→ **Document excerpt**
******

Mirror: For Sex Mob Does Bond, you decided to stick strictly with the Bond music by composer John Barry, who created the original theme.
Steven Bernstein: Originally, it was a Barry-themed record. Then I decided to focus on the Bond material, even though Barry did lots of music outside that, and it was all stuff from the early Bond films--there was a track from Moonraker that almost made the cut but, to me, and this is all subjective, it just wasn't strong enough.
M: The thing about John Barry, be it his music for Beat Girl, Zulu, whatever, is that he had an understanding of that old expression, that, often, the most obvious answer is the right one. Moreover, he could take something really obvious and make it seem fresh and new. It never sounds pat or corny or cliché.

******

→ **Material supplied**
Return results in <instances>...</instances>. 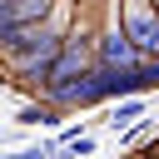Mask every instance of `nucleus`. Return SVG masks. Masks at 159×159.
I'll list each match as a JSON object with an SVG mask.
<instances>
[{"mask_svg": "<svg viewBox=\"0 0 159 159\" xmlns=\"http://www.w3.org/2000/svg\"><path fill=\"white\" fill-rule=\"evenodd\" d=\"M124 35H129L134 50L159 55V5H149V0H129V5H124Z\"/></svg>", "mask_w": 159, "mask_h": 159, "instance_id": "nucleus-1", "label": "nucleus"}, {"mask_svg": "<svg viewBox=\"0 0 159 159\" xmlns=\"http://www.w3.org/2000/svg\"><path fill=\"white\" fill-rule=\"evenodd\" d=\"M104 60H109V65H134V45H129V35H109V40H104Z\"/></svg>", "mask_w": 159, "mask_h": 159, "instance_id": "nucleus-2", "label": "nucleus"}]
</instances>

******

→ **Written exercise 1**
Decide whether each statement agrees with the interview about John Barry's Bond music. Answer yes or no for each, quoting the words of the interview that decide it.
(a) The record was first planned around John Barry's music.
(b) A track from Moonraker was included on the record.
(c) The Bond material chosen came from the later Bond films.
→ **Written exercise 2**
In the interview about John Barry's Bond music, which two works does the interviewer name as examples of Barry's music?

→ **Written reply 1**
(a) Yes: "Originally, it was a Barry-themed record."
(b) No: "there was a track from Moonraker that almost made the cut"
(c) No: "it was all stuff from the early Bond films"

→ **Written reply 2**
Beat Girl and Zulu.